Known primarily as the leader of the philosophical movement transcendentalism, which stresses the ties of humans to nature, Ralph Waldo Emerson, American poet and essayist, was born in Boston in 1803. From a long line of religious leaders, Emerson became the minister of the Second Church (Unitarian) in 1829. He left the church in 1832 because of profound differences in interpretation and doubts about church doctrine. He visited England and met with British writers and philosophers. It was during this first excursion abroad that Emerson formulated his ideas for Self-Reliance. He returned to the United States in 1833 and settled in Concord, Massachusetts. He began lecturing in Boston.
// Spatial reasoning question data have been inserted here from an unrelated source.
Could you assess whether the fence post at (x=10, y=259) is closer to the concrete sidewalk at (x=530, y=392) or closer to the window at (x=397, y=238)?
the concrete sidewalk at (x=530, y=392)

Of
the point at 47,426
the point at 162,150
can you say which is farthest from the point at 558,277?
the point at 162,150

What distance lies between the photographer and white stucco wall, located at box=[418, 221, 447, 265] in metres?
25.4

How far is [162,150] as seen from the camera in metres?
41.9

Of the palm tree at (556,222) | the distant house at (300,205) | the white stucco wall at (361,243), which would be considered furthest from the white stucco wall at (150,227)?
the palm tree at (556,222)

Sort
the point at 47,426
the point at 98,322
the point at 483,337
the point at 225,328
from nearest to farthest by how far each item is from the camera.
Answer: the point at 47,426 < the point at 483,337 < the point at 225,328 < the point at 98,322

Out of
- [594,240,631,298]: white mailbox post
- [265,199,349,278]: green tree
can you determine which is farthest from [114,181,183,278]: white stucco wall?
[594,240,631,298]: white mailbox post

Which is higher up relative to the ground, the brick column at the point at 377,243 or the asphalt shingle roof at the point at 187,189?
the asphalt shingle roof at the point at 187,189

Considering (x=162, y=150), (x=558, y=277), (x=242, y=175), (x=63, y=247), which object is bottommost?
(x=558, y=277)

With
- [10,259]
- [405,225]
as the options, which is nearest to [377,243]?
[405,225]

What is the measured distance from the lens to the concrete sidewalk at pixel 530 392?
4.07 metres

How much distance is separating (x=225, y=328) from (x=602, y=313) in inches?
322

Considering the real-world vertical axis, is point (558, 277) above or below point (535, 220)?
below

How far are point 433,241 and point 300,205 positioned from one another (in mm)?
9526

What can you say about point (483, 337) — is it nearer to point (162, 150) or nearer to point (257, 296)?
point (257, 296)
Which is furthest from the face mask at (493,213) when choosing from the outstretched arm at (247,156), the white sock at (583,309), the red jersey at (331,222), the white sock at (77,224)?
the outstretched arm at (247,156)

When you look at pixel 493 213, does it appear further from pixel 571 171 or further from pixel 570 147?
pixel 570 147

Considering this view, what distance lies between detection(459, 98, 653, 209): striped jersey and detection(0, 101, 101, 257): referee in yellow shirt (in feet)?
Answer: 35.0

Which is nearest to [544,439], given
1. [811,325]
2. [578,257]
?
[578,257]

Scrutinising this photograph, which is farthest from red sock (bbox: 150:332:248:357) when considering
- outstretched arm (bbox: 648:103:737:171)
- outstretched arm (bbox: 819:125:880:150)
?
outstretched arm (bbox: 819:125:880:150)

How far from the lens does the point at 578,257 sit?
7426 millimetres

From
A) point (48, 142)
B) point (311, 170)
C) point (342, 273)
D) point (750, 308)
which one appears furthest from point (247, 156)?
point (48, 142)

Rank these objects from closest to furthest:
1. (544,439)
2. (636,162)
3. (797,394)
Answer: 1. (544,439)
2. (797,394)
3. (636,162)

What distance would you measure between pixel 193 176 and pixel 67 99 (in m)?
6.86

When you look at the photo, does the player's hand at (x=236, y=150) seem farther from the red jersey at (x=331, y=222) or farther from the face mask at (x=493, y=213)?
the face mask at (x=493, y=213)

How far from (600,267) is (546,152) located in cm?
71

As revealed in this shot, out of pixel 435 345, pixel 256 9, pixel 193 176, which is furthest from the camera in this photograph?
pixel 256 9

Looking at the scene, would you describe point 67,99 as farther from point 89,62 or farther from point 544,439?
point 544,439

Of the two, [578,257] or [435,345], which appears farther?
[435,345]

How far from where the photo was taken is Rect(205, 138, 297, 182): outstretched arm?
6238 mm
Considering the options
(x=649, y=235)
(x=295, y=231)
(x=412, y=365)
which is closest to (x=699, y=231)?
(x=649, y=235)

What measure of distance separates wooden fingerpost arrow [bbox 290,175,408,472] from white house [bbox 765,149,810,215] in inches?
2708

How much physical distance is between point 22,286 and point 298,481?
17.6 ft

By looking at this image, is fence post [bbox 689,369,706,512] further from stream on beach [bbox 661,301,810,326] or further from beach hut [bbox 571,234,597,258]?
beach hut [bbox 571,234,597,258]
His first book, Nature (1836), published anonymously, detailed his belief and has come to be regarded as his most significant original work on the essence of his philosophy of transcendentalism. The first volume of Essays (1841) contained some of Emerson's most popular works, including the renowned Self-Reliance. Emerson befriended and influenced a number of American authors including Henry David Thoreau. It was Emerson's practice of keeping a journal that inspired Thoreau to do the same and set the stage for Thoreau's experiences at Walden Pond. Emerson married twice (his first wife Ellen died in 1831 of tuberculosis) and had four children (two boys and two girls) with his second wife, Lydia. His first born, Waldo, died at age six. Emerson died in Concord on April 27, 1882 at the age of 78 due to pneumonia and is buried in Sleepy Hollow Cemetery in Concord, Massachusetts.

Joel Myerson (born 1945) is a Distinguished Professor Emeritus of English Language and Literature at the University of South Carolina. He has edited many books about the works of such American literary figures as Ralph Waldo Emerson, Henry David Thoreau, Nathaniel Hawthorne, Louisa May Alcott, Emily Dickinson, and Walt Whitman.